● Task prompt
For the string "matches", search the entries below and copy every line where it appears.

Stored items:

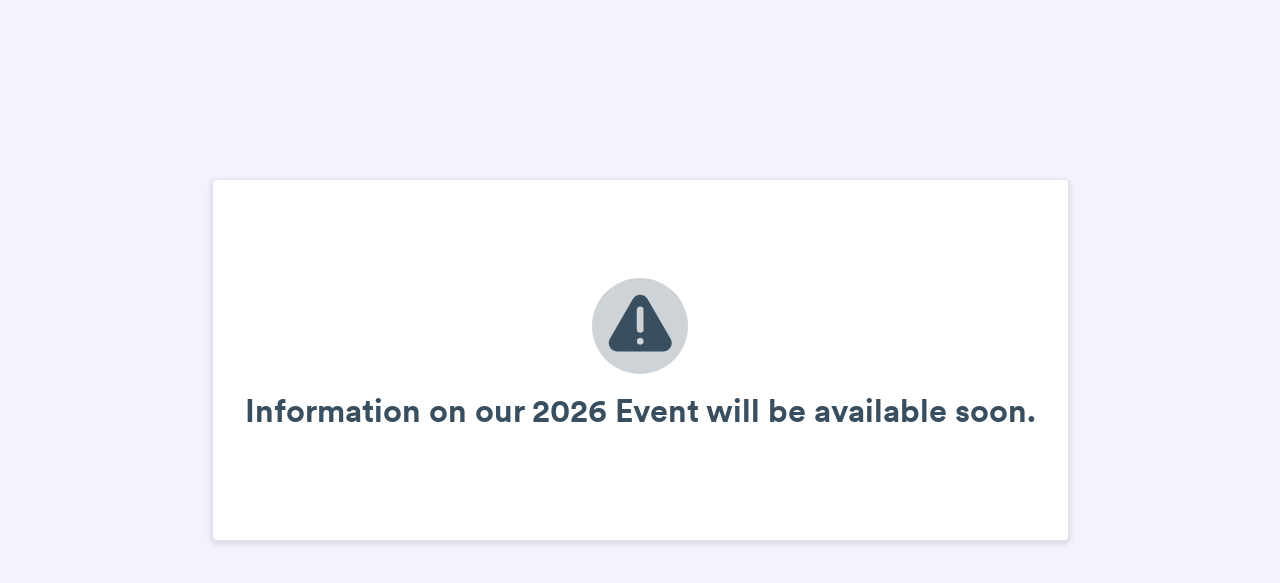

--- FILE ---
content_type: text/html; charset=utf-8
request_url: https://form.jotformpro.com/41055963347963
body_size: 1777
content:
<!DOCTYPE HTML PUBLIC "-//W3C//DTD HTML 4.01//EN" "http://www.w3.org/TR/html4/strict.dtd">
<html lang="en">
    <head>
        <meta charset="UTF-8">
        <meta name="viewport" content="width=device-width, initial-scale=1.0">
        <meta http-equiv="X-UA-Compatible" content="ie=edge">
        <meta name="robots" content="noindex, nofollow"/>
                <title>Information on our 2026 Event will be available soon. </title>
        <script type="text/javascript">window.branding21 = true;</script><link rel="shortcut icon" href="https://cdn.jotfor.ms/assets/img/favicons/favicon-2021-light.png">
        <link rel="apple-touch-icon" href="https://cdn.jotfor.ms/assets/img/favicons/apple-touch-icon.png">
        <link rel="apple-touch-icon" sizes="180x180" href="https://cdn.jotfor.ms/assets/img/favicons/apple-touch-icon-180x180.png">
        <link rel="apple-touch-icon-precomposed" href="https://cdn.jotfor.ms/assets/img/favicons/apple-touch-icon-precomposed.png">
        <link rel="apple-touch-icon-precomposed" sizes="120x120" href="https://cdn.jotfor.ms/assets/img/favicons/apple-touch-icon-120x120-precomposed.png">
        <link rel="apple-touch-icon-precomposed" sizes="152x152" href="https://cdn.jotfor.ms/assets/img/favicons/apple-touch-icon-152x152-precomposed.png">
        <script>
          function updateFavicon(dark) {
            var iconFile = dark ? "/assets/img/favicons/favicon-2021-dark.png?v=0.2" : "/assets/img/favicons/favicon-2021-light.png?v=0.2";
            var iconRoot = "https://cdn.jotfor.ms";
            var iconElement = document.querySelector('[rel="icon"]') || document.querySelector('[rel="shortcut icon"]');
            if (!iconElement) {
              iconElement = document.createElement("link");
              iconElement.rel = "icon";
              document.getElementsByTagName("head")[0].appendChild(iconElement);
            }
            if (iconElement) {
              iconElement.href = iconRoot + "/" + iconFile;
            }
          }
          if (window.matchMedia) {
            const mediaQuery = window.matchMedia("(prefers-color-scheme: dark)");
            mediaQuery.addListener(function (e) {
              updateFavicon(e.matches);
            });
            updateFavicon(mediaQuery.matches);
          } else {
            updateFavicon(false);
          }
          document.addEventListener("DOMContentLoaded", () => {
            if (
              "rgba(0, 0, 0, 0)" !== window.getComputedStyle(document.body, null).getPropertyValue("background-color") &&
              document.querySelector("header") &&
              document.querySelector("#jfHeaderBodyWrapper")
            ) {
              document.querySelector("#jfHeaderBodyWrapper").classList.add("js-dark-header");
            }
          });
        </script>
                <link rel="stylesheet" href="https://cdn.jotfor.ms/s/static/latest/css/form-message.css">
        <link rel="stylesheet" href="https://cdn.jotfor.ms/fonts/?family=Circular">
    </head>
    <body>
        <div class="form-message">
            <div class="form-message-wrapper form-warning-message-wrapper">
                <script src="https://cdn.jotfor.ms/s/umd/46abca53b34/for-sanitize.js" type="text/javascript"></script>

<script type="text/javascript">
    var title = "Information on our 2026 Event will be available soon. ";
    var message = "";

    if(window.DomPurify){
        var title = window.DomPurify.sanitize(title);
        var message = window.DomPurify.sanitize(message);
    }
    // wait for the markup to be loaded into the page before setting it's content.
    window.onload = function() {
        document.getElementById("form-text").innerHTML = title;
        document.getElementById("form-subtext").innerHTML = message;
    }
    // if embedded, collapse frame
    if (window !== window.top) {
        window.parent.postMessage('collapseErrorPage', '*');
        
        var margin = document.body.offsetHeight;
        var height = parseInt(document.body.scrollHeight) + margin;
        window.parent.postMessage('setHeight:' + height, '*');
        window.parent.postMessage( {"action":"submission-error","payload":{"title":"Information on our 2026 Event will be available soon. ","message":""}}, "*");
    }
</script>
<style type="text/css">:root {--clrText:rgb(57, 79, 95);--clrFrame:#FFFFFF;}</style><span>
    <svg width="96" height="96" fill="none" xmlns="http://www.w3.org/2000/svg"><circle  class="circle" cx="48" cy="48" r="48" fill="#FFB629" fill-opacity=".25"/><path class="triangle" d="M55.528 21.002c-2.35-4.028-7.552-5.455-11.58-3.105a9.159 9.159 0 0 0-3.105 3.105L17.935 60.693c-2.35 4.028-.923 9.23 3.105 11.58a8.407 8.407 0 0 0 4.28 1.175h45.9c4.7 0 8.475-3.776 8.475-8.475 0-1.51-.42-2.937-1.174-4.28L55.528 21.002Zm-7.3 45.649a3.366 3.366 0 0 1-3.357-3.357 3.366 3.366 0 0 1 3.357-3.356 3.366 3.366 0 0 1 3.356 3.356 3.367 3.367 0 0 1-3.356 3.357Zm3.356-15.272a3.366 3.366 0 0 1-3.356 3.356 3.366 3.366 0 0 1-3.357-3.356V31.91a3.366 3.366 0 0 1 3.357-3.357 3.366 3.366 0 0 1 3.356 3.357v19.468Z" fill="#FFA217"/></svg>
</span>
<span id="form-text" role="alert" class="form-message-text"></span>
<span id="form-subtext" class="form-message-subtext"></span>


<!-- EVO:  -->

                        <script async src="https://www.googletagmanager.com/gtag/js?id=UA-1170872-23"></script>
                        <script>
                        window.dataLayer = window.dataLayer || [];
                        function gtag(){dataLayer.push(arguments);}
                        gtag("js", new Date());
                        gtag("config", "UA-1170872-23");
                        </script>
                                </div>
        </div>
    </body>
</html>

● The completed task
              updateFavicon(e.matches);
            updateFavicon(mediaQuery.matches);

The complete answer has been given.